Sebagian netizen menganggapnya sebagai simbol kejujuran di era digital. Komentar seperti, “Setidaknya dia jujur. Itu lebih dari yang dilakukan sebagian besar mahasiswa dalam esainya,” muncul di kolom komentar.
Pendapat lain berfokus pada sistem pendidikan yang dianggap ketinggalan zaman. “Kalau sistemnya membolehkan, kenapa disalahkan mahasiswanya? Salahkan metode pengajaran yang sudah ketinggalan zaman,” tulis netizen lainnya.
Beberapa netizen membandingkan penggunaan AI seperti ChatGPT dengan alat bantu belajar lain, seperti kalkulator untuk pelajaran matematika. Mereka berpendapat bahwa zaman telah berubah dan penggunaan teknologi seperti ChatGPT adalah hal yang lumrah.
Namun, ada pula kekhawatiran yang muncul. Beberapa netizen mengkhawatirkan ketergantungan berlebihan pada AI. “Dokter masa depan mungkin bakal operasi sambil pakai satu AirPods sambil bertanya pada ChatGPT cara operasi jantung,” tulis salah satu netizen yang mengungkapkan kekhawatirannya.
Sarkasme juga muncul, seperti komentar “Selamat buat ChatGPT yang udah lulus dari UCLA!”. Kontroversi semakin meningkat karena kejadian ini terjadi di UCLA, universitas negeri ternama di Amerika Serikat dengan standar akademik yang tinggi.
Studi MIT: Dampak Negatif Ketergantungan AI pada Daya Pikir
Kekhawatiran akan ketergantungan AI terhadap kemampuan kognitif manusia bukan tanpa dasar. Sebuah penelitian gabungan dari MIT Media Lab, Wellesley College, dan MassArt menemukan fakta menarik.
Penelitian tersebut membagi mahasiswa menjadi tiga kelompok: yang menggunakan ChatGPT, yang menggunakan Google Search, dan yang mengandalkan kemampuan sendiri untuk menulis esai. Hasilnya menunjukkan kelompok yang menggunakan ChatGPT memiliki koneksi otak paling rendah dan cenderung lebih sedikit menyerap informasi.
Para peneliti menyimpulkan bahwa ketergantungan berlebihan pada AI dapat memicu “detasemen intelektual”. Istilah ini menggambarkan kondisi seseorang yang terlepas secara mental atau emosional dari proses berpikir aktif.
Dalam konteks penggunaan AI seperti ChatGPT, “detasemen intelektual” berisiko membuat seseorang terlalu bergantung pada teknologi hingga lupa berpikir kritis dan menganalisis informasi secara mendalam.
Kesimpulannya, aksi mahasiswa UCLA yang memamerkan ChatGPT di wisuda memicu perdebatan menarik.
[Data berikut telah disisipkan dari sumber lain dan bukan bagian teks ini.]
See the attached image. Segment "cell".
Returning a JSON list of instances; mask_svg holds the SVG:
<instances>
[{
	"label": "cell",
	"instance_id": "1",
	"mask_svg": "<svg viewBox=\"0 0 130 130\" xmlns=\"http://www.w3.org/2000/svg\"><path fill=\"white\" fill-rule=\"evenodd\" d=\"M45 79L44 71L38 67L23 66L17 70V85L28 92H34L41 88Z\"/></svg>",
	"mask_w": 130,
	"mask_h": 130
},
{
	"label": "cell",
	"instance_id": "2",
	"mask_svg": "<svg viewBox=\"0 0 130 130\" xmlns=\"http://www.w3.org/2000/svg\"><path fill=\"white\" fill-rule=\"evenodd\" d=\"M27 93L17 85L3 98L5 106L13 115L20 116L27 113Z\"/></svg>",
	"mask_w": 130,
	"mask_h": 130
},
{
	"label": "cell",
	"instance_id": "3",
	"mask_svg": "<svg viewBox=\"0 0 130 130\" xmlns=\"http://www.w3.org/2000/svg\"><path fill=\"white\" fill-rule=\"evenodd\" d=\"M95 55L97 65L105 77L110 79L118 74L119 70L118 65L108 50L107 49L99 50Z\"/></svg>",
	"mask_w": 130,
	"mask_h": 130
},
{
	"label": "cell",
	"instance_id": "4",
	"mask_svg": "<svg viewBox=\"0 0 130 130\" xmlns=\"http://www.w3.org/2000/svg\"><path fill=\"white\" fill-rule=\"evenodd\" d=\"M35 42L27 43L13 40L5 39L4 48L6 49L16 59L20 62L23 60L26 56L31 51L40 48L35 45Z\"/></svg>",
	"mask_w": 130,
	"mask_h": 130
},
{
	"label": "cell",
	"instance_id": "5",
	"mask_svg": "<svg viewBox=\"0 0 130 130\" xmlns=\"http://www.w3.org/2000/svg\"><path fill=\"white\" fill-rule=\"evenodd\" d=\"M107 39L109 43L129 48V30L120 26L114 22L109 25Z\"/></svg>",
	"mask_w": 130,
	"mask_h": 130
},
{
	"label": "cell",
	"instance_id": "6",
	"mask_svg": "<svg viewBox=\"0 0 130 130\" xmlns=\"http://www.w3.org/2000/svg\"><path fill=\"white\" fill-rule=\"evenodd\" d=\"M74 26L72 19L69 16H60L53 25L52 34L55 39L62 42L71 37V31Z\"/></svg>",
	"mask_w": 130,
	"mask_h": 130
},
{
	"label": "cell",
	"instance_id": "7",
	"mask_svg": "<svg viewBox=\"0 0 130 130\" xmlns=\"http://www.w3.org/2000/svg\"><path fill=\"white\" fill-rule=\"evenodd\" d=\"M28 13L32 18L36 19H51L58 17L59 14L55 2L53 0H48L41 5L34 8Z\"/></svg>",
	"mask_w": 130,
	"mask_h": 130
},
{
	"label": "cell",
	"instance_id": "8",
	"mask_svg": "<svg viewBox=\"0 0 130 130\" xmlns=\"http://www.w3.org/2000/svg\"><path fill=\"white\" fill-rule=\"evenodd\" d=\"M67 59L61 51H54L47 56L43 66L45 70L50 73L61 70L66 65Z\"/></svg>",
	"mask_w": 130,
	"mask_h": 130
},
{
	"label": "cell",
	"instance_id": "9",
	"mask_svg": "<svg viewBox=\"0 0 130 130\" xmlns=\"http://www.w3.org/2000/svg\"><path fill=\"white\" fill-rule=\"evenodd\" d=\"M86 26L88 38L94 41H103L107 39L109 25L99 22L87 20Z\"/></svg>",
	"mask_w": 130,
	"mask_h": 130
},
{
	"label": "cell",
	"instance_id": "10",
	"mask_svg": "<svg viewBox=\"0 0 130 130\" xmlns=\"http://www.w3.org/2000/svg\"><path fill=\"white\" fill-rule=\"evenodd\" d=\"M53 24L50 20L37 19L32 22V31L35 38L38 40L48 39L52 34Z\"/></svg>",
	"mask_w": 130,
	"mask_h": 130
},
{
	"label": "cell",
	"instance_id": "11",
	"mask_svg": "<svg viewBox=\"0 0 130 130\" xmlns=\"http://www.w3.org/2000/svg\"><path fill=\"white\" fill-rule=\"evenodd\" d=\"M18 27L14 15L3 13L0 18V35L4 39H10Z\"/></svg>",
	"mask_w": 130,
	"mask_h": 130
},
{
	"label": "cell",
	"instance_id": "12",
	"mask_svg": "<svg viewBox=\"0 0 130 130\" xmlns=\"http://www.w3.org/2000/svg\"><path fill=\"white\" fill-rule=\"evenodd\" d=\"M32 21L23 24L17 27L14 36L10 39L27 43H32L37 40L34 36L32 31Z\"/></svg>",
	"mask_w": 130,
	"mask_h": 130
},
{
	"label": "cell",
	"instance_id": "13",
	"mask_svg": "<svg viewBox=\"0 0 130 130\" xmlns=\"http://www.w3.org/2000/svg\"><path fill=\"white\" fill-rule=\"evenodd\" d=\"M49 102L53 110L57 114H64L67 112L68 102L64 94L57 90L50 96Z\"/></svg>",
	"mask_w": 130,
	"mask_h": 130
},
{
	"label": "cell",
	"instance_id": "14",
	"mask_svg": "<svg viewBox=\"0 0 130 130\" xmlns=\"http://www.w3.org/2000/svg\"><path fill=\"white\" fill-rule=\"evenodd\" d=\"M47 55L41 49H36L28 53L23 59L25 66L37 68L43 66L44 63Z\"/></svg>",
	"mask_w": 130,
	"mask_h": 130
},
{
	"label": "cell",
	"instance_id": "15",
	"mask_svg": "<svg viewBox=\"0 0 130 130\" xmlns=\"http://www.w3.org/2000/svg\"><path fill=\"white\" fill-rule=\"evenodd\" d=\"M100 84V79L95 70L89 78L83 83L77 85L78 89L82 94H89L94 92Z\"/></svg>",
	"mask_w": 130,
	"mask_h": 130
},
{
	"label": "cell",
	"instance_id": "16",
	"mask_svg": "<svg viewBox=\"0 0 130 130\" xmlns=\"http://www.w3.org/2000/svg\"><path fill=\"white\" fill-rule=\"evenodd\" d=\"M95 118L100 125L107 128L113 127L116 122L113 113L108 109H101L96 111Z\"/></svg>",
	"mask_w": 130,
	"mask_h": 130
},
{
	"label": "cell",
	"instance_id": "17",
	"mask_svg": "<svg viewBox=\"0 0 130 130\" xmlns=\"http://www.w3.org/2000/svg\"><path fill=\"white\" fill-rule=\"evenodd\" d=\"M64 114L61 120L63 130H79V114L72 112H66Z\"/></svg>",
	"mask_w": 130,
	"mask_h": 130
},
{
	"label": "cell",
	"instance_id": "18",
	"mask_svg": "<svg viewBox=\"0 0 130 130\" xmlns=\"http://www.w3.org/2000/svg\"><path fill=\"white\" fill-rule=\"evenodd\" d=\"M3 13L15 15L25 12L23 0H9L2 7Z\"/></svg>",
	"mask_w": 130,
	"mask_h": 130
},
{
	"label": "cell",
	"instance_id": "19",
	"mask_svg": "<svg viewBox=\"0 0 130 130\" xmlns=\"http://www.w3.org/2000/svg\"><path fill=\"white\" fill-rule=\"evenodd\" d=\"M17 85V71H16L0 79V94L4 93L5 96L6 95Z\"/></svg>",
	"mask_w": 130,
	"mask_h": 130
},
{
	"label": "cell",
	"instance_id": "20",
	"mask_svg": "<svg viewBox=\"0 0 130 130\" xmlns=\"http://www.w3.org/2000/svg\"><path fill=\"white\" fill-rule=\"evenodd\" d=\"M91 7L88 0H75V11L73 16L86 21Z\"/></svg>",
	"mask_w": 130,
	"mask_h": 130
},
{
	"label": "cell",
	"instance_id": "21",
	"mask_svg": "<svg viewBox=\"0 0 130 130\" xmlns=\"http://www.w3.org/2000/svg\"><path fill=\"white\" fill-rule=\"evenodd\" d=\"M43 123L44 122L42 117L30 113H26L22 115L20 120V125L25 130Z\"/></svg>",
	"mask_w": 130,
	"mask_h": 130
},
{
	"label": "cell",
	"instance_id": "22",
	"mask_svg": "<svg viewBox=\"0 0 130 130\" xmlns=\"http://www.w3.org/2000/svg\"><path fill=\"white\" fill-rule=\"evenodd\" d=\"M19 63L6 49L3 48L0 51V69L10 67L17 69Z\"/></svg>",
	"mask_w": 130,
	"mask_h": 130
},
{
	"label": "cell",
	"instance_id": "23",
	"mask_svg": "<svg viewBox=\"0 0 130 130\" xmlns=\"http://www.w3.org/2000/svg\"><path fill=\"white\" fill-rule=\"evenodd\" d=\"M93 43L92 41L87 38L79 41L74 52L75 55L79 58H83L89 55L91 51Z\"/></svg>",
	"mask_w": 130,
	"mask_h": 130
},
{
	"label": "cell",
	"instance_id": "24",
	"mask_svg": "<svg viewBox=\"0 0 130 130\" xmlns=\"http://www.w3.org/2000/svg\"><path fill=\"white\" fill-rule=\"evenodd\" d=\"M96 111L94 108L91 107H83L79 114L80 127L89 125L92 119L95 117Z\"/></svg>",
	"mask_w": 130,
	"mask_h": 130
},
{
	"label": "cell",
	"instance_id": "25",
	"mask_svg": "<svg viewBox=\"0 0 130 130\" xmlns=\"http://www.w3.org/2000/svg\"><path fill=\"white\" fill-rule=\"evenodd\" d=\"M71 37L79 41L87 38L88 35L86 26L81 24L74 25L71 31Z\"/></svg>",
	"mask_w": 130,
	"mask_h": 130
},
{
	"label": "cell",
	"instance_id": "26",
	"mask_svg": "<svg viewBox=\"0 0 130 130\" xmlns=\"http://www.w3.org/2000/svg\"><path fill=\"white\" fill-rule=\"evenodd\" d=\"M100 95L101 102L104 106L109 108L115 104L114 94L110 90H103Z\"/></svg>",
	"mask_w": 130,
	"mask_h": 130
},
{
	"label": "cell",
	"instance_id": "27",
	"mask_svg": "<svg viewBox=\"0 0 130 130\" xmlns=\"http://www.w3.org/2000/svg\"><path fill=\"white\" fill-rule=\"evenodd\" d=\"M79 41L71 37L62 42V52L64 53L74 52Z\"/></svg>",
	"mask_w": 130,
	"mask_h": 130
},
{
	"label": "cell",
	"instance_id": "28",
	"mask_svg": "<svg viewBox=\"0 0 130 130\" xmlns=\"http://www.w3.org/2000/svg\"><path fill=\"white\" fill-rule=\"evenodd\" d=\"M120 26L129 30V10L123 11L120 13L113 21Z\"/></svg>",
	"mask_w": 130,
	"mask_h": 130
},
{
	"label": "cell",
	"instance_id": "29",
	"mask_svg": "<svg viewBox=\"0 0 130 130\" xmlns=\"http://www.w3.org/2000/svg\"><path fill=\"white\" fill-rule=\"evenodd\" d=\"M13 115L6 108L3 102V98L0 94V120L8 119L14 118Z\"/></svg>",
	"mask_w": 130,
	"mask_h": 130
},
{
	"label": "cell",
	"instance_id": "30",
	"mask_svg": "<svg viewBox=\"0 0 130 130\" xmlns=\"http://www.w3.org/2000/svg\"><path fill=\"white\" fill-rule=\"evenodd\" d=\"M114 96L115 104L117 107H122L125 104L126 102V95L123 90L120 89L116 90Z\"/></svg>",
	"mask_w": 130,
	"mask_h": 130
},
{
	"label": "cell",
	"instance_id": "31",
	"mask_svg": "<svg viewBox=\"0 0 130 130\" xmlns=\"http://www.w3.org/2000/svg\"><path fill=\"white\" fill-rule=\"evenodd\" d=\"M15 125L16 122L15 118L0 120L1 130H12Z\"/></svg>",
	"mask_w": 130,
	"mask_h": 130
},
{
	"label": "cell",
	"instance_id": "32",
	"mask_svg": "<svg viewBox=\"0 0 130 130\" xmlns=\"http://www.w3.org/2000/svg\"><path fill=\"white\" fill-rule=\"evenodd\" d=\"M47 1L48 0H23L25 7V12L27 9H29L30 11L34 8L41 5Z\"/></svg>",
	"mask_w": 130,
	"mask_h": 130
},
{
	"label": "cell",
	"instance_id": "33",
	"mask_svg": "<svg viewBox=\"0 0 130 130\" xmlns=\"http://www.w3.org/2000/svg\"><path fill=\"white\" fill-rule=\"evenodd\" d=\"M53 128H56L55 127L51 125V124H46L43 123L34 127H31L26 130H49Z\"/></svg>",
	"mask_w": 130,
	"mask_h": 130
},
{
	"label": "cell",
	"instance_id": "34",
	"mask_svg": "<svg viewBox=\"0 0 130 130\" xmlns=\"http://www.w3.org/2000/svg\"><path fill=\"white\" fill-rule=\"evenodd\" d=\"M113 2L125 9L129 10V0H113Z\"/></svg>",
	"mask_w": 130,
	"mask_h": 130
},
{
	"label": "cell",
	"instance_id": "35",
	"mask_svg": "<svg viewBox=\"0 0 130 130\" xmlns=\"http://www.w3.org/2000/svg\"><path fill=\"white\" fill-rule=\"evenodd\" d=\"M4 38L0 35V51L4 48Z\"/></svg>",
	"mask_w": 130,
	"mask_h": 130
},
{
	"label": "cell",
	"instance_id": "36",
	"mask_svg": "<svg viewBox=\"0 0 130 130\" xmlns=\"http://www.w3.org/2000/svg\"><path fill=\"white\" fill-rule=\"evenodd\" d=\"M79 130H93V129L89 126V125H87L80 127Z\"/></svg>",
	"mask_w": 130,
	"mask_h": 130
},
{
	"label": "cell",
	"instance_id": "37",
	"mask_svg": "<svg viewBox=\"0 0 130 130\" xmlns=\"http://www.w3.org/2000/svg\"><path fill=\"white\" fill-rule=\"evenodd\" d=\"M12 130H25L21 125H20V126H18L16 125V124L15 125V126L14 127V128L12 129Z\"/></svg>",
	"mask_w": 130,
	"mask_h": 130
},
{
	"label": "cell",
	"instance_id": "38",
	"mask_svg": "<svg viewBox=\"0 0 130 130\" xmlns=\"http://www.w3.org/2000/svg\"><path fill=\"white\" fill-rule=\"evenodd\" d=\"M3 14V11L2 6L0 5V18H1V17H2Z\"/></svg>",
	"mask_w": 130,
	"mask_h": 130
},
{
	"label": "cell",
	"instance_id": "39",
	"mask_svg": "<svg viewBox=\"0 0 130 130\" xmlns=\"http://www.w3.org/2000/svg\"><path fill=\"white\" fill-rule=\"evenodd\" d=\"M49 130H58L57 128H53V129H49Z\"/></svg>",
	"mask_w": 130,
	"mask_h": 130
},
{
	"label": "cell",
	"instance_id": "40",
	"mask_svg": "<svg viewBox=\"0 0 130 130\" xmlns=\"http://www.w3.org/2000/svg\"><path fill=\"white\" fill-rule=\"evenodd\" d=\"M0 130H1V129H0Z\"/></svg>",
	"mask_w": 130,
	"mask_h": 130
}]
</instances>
Di satu sisi, aksi tersebut menunjukkan kejujuran di era digital. Di sisi lain, kejadian ini juga menyoroti kekhawatiran akan ketergantungan berlebihan pada AI dan dampaknya terhadap proses belajar dan daya pikir manusia. Perdebatan ini perlu menjadi bahan refleksi bagi dunia pendidikan dan bagaimana kita beradaptasi dengan perkembangan teknologi AI.